-- Material provided start --

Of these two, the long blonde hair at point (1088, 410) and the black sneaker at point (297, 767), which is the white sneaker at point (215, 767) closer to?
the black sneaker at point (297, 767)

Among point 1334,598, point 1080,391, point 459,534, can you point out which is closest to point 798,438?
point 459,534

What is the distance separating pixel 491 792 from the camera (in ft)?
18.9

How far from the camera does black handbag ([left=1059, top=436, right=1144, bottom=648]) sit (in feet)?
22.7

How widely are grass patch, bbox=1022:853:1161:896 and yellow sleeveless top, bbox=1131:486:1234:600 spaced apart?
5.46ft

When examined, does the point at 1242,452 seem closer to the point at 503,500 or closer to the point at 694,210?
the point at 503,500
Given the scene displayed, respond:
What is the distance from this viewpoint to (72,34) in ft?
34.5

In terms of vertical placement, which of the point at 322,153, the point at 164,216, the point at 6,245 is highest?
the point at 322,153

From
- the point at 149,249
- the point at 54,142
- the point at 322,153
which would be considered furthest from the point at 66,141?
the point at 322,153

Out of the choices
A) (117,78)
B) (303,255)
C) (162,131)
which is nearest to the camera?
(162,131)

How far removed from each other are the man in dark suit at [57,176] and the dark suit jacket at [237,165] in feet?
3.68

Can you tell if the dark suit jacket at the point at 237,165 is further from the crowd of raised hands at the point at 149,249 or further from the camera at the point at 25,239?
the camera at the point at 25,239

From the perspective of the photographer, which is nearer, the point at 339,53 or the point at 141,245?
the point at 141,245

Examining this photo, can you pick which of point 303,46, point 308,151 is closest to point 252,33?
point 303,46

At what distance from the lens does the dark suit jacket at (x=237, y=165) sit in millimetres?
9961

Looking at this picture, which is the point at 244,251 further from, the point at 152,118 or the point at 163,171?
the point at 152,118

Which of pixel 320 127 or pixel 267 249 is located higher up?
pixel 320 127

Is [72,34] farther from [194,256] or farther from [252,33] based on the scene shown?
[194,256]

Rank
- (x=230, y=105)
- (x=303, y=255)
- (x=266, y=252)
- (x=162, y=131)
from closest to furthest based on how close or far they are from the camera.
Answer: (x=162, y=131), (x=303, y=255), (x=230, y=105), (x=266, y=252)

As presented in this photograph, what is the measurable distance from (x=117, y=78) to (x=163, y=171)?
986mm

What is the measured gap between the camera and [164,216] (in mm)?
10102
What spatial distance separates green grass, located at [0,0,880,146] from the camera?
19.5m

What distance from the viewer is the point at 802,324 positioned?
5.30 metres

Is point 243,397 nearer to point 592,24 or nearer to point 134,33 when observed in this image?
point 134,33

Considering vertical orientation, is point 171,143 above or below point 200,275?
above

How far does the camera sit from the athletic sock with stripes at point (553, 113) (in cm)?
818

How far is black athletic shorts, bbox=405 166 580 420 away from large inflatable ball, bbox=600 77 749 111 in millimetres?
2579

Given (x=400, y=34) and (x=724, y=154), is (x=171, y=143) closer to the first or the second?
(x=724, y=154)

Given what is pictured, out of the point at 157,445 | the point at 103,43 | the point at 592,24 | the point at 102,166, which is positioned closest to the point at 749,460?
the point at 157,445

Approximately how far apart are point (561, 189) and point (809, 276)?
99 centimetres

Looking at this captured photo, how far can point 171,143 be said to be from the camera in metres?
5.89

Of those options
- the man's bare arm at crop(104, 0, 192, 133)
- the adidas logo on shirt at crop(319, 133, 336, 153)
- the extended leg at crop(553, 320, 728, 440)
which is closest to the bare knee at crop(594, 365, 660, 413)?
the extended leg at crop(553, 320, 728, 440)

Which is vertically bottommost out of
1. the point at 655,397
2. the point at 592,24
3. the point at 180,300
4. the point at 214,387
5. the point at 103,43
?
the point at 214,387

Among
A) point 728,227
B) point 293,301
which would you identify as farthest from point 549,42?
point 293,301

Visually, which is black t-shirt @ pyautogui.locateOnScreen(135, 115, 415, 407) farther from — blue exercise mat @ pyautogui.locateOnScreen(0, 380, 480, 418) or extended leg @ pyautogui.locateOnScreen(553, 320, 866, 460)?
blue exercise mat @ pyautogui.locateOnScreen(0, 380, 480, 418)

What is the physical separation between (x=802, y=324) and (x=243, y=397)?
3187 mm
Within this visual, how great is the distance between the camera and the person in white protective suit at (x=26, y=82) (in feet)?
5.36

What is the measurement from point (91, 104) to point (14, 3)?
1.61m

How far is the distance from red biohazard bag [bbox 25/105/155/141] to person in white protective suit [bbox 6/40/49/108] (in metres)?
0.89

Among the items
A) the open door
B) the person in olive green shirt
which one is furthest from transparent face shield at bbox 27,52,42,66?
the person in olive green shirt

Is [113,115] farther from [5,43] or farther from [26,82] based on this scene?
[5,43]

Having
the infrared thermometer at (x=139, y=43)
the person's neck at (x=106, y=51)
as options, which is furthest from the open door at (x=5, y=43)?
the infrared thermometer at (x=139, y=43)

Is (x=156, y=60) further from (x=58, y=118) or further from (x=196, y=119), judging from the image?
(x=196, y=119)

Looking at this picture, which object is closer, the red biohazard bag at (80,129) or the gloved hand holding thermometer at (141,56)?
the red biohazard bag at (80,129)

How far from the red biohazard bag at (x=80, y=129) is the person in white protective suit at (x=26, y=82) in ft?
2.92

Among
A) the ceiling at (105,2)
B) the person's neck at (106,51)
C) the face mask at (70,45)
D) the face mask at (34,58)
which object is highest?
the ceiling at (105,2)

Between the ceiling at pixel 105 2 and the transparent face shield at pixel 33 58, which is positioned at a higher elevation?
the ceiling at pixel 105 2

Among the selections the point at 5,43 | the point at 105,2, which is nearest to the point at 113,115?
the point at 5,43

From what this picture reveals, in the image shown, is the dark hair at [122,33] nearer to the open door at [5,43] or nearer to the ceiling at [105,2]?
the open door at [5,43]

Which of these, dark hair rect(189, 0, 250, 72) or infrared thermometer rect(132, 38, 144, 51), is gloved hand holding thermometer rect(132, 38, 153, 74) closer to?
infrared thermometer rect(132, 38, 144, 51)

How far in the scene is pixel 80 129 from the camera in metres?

-- Material provided end --

Print again each line of the listing above, exactly as it appears.

Of these two, the long blonde hair at point (1088, 410) and the black sneaker at point (297, 767), which is the white sneaker at point (215, 767) closer to?
the black sneaker at point (297, 767)

Among point 1334,598, point 1080,391, point 459,534, can you point out which is closest to point 798,438?
point 459,534

What is the distance separating pixel 491 792 from the camera (in ft)?
18.9

How far from the camera does black handbag ([left=1059, top=436, right=1144, bottom=648]) sit (in feet)?
22.7

How widely are grass patch, bbox=1022:853:1161:896 and yellow sleeveless top, bbox=1131:486:1234:600 spaced apart?
5.46ft

When examined, does the point at 1242,452 seem closer to the point at 503,500 or closer to the point at 694,210?
the point at 503,500
Given the scene displayed, respond:
What is the distance from this viewpoint to (72,34) in ft?
34.5

In terms of vertical placement, which of the point at 322,153, the point at 164,216, the point at 6,245 is highest?
the point at 322,153

From
- the point at 149,249
- the point at 54,142
- the point at 322,153
which would be considered furthest from the point at 66,141?
the point at 322,153

Out of the choices
A) (117,78)
B) (303,255)
C) (162,131)
which is nearest to the camera?
(162,131)

How far removed from each other are the man in dark suit at [57,176] and the dark suit jacket at [237,165] in feet?
3.68

Can you tell if the dark suit jacket at the point at 237,165 is further from the crowd of raised hands at the point at 149,249 or further from the camera at the point at 25,239?
the camera at the point at 25,239

From the perspective of the photographer, which is nearer, the point at 339,53 or the point at 141,245?
the point at 141,245

Examining this photo, can you pick which of point 303,46, point 308,151 is closest to point 252,33?
point 303,46

At what distance from the lens does the dark suit jacket at (x=237, y=165) sit in millimetres?
9961

Looking at this picture, which is the point at 244,251 further from, the point at 152,118 or the point at 163,171?
the point at 152,118

Which of pixel 320 127 or pixel 267 249 is located higher up?
pixel 320 127

Is [72,34] farther from [194,256] or farther from [252,33] based on the scene shown?
[194,256]

Rank
- (x=230, y=105)
- (x=303, y=255)
- (x=266, y=252)
- (x=162, y=131)
from closest to furthest based on how close or far they are from the camera.
Answer: (x=162, y=131), (x=303, y=255), (x=230, y=105), (x=266, y=252)

As presented in this photograph, what is the measurable distance from (x=117, y=78) to (x=163, y=171)?
986mm

What is the measured gap between the camera and [164,216] (in mm)?
10102
What spatial distance separates green grass, located at [0,0,880,146] from the camera?
19.5m

What distance from the viewer is the point at 802,324 positioned?
5.30 metres

Is point 243,397 nearer to point 592,24 or nearer to point 134,33 when observed in this image?
point 134,33

Considering vertical orientation, is point 171,143 above or below point 200,275?
above

How far does the camera sit from the athletic sock with stripes at point (553, 113) (in cm)?
818

How far is black athletic shorts, bbox=405 166 580 420 away from large inflatable ball, bbox=600 77 749 111 in millimetres?
2579

Given (x=400, y=34) and (x=724, y=154), is (x=171, y=143) closer to the first or the second?
(x=724, y=154)

Given what is pictured, out of the point at 157,445 | the point at 103,43 | the point at 592,24 | the point at 102,166, which is positioned closest to the point at 749,460?
the point at 157,445

Approximately how far apart are point (561, 189) and point (809, 276)?
99 centimetres

Looking at this captured photo, how far can point 171,143 be said to be from the camera in metres?
5.89

Of those options
- the man's bare arm at crop(104, 0, 192, 133)
- the adidas logo on shirt at crop(319, 133, 336, 153)
- the extended leg at crop(553, 320, 728, 440)
which is closest to the bare knee at crop(594, 365, 660, 413)?
the extended leg at crop(553, 320, 728, 440)

Which is vertically bottommost out of
1. the point at 655,397
2. the point at 592,24
3. the point at 180,300
4. the point at 214,387
5. the point at 103,43
?
the point at 214,387

Among
A) point 728,227
B) point 293,301
which would you identify as farthest from point 549,42?
point 293,301

Visually, which is black t-shirt @ pyautogui.locateOnScreen(135, 115, 415, 407) farther from — blue exercise mat @ pyautogui.locateOnScreen(0, 380, 480, 418) or extended leg @ pyautogui.locateOnScreen(553, 320, 866, 460)?
blue exercise mat @ pyautogui.locateOnScreen(0, 380, 480, 418)

What is the physical separation between (x=802, y=324) and (x=243, y=397)?
3187 mm
Within this visual, how great is the distance between the camera and the person in white protective suit at (x=26, y=82) (in feet)?
5.36

What is the measurement from point (91, 104) to point (14, 3)?
1.61m

How far is the distance from red biohazard bag [bbox 25/105/155/141] to person in white protective suit [bbox 6/40/49/108] (in metres)?
0.89

Among the items
A) the open door
B) the person in olive green shirt
which one is furthest from transparent face shield at bbox 27,52,42,66?
the person in olive green shirt

Is [113,115] farther from [5,43] or farther from [26,82] based on this scene?
[5,43]

Having
the infrared thermometer at (x=139, y=43)
the person's neck at (x=106, y=51)
as options, which is furthest from the open door at (x=5, y=43)?
the infrared thermometer at (x=139, y=43)

Is (x=156, y=60) further from (x=58, y=118) or further from (x=196, y=119), judging from the image?
(x=196, y=119)

Looking at this picture, which object is closer, the red biohazard bag at (80,129) or the gloved hand holding thermometer at (141,56)?
the red biohazard bag at (80,129)

How far from the red biohazard bag at (x=80, y=129) is the person in white protective suit at (x=26, y=82) in ft?
2.92

Among
A) the ceiling at (105,2)
B) the person's neck at (106,51)
C) the face mask at (70,45)
D) the face mask at (34,58)
which object is highest?
the ceiling at (105,2)

Between the ceiling at pixel 105 2 and the transparent face shield at pixel 33 58, which is positioned at a higher elevation?
the ceiling at pixel 105 2

Among the selections the point at 5,43 | the point at 105,2, which is nearest to the point at 113,115?
the point at 5,43

From what this picture reveals, in the image shown, is the dark hair at [122,33] nearer to the open door at [5,43] or nearer to the ceiling at [105,2]?
the open door at [5,43]

Which of these, dark hair rect(189, 0, 250, 72) or infrared thermometer rect(132, 38, 144, 51), is gloved hand holding thermometer rect(132, 38, 153, 74) closer to?
infrared thermometer rect(132, 38, 144, 51)

How far in the scene is pixel 80 129 from the camera in metres?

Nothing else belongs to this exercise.